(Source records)

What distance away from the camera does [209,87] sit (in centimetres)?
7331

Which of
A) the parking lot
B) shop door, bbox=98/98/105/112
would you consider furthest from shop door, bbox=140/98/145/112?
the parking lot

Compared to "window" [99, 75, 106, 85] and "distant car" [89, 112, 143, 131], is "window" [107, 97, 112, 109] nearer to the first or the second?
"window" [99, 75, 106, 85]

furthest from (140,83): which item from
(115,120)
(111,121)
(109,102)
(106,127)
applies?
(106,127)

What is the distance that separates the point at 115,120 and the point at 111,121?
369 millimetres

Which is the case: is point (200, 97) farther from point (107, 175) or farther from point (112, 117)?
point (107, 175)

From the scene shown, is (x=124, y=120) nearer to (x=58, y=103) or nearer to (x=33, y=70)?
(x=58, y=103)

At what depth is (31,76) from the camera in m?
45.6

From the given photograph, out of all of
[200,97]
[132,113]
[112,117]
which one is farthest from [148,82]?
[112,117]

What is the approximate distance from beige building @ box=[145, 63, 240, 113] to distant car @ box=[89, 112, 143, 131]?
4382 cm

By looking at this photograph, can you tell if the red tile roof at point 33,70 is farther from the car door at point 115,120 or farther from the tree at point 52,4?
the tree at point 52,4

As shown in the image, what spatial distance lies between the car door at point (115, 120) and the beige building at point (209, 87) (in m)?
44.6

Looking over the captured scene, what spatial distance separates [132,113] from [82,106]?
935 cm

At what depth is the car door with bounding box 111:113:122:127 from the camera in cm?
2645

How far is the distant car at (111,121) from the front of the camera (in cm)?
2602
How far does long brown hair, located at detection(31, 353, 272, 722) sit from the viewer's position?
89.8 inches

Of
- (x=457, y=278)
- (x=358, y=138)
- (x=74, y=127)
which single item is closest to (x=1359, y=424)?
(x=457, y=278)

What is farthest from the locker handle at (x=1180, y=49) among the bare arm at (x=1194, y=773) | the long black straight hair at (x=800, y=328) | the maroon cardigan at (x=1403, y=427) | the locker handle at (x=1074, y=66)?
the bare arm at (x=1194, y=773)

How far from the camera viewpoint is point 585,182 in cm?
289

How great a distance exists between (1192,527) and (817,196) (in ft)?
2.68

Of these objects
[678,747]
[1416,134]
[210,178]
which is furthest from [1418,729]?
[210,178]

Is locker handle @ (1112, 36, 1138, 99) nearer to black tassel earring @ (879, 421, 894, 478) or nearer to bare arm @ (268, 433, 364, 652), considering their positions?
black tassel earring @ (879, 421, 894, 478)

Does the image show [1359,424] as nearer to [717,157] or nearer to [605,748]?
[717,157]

* EXERCISE
Copy out all of the records above word for word, with no changes.

* ANSWER TO THE EXERCISE
What distance away from the camera does [209,87] sit (in centimetres)?
7331

Which of
A) the parking lot
B) shop door, bbox=98/98/105/112
would you consider furthest from shop door, bbox=140/98/145/112?
the parking lot

Compared to "window" [99, 75, 106, 85] and "distant car" [89, 112, 143, 131], is "window" [107, 97, 112, 109] nearer to the first or the second?
"window" [99, 75, 106, 85]

furthest from (140,83): which item from
(115,120)
(111,121)
(109,102)
(106,127)
applies?
(106,127)

What is the distance that separates the point at 115,120 and the point at 111,121?
369 millimetres

Which is the case: is point (200, 97) farther from point (107, 175) or farther from point (112, 117)?
point (107, 175)

From the scene shown, is (x=124, y=120) nearer to (x=58, y=103) or nearer to (x=33, y=70)?
(x=58, y=103)

At what depth is (31,76) from the camera in m?
45.6

From the given photograph, out of all of
[200,97]
[132,113]
[112,117]
which one is farthest from [148,82]?
[112,117]

What is the approximate distance from beige building @ box=[145, 63, 240, 113] to distant car @ box=[89, 112, 143, 131]?
4382 cm

By looking at this photograph, can you tell if the red tile roof at point 33,70 is farther from the car door at point 115,120 or farther from the tree at point 52,4?
the tree at point 52,4

As shown in the image, what spatial distance lies between the car door at point (115, 120) and the beige building at point (209, 87) (in m)?
44.6

Looking over the captured scene, what spatial distance separates [132,113] from [82,106]?
935 cm

At what depth is the car door with bounding box 111:113:122:127 from the camera in cm?
2645

How far is the distant car at (111,121) from the front of the camera (in cm)?
2602
How far does long brown hair, located at detection(31, 353, 272, 722) sit from the viewer's position?
89.8 inches

Of
- (x=457, y=278)
- (x=358, y=138)
- (x=74, y=127)
which single item is closest to (x=1359, y=424)?
(x=457, y=278)

What is farthest from the locker handle at (x=1180, y=49) among the bare arm at (x=1194, y=773) | the long black straight hair at (x=800, y=328) | the maroon cardigan at (x=1403, y=427) | the locker handle at (x=1074, y=66)?
the bare arm at (x=1194, y=773)

How far from the camera viewpoint is point 585,182 in cm?
289

How great a distance exists between (1192,527) and (817,196) (in ft)?
2.68

Of these objects
[678,747]
[1416,134]
[210,178]
which is furthest from [1418,729]?
[210,178]

Is locker handle @ (1112, 36, 1138, 99) nearer to black tassel earring @ (879, 421, 894, 478) or nearer to bare arm @ (268, 433, 364, 652), considering their positions?
black tassel earring @ (879, 421, 894, 478)

Does the image show [1359,424] as nearer to [717,157] or nearer to [605,748]?
[717,157]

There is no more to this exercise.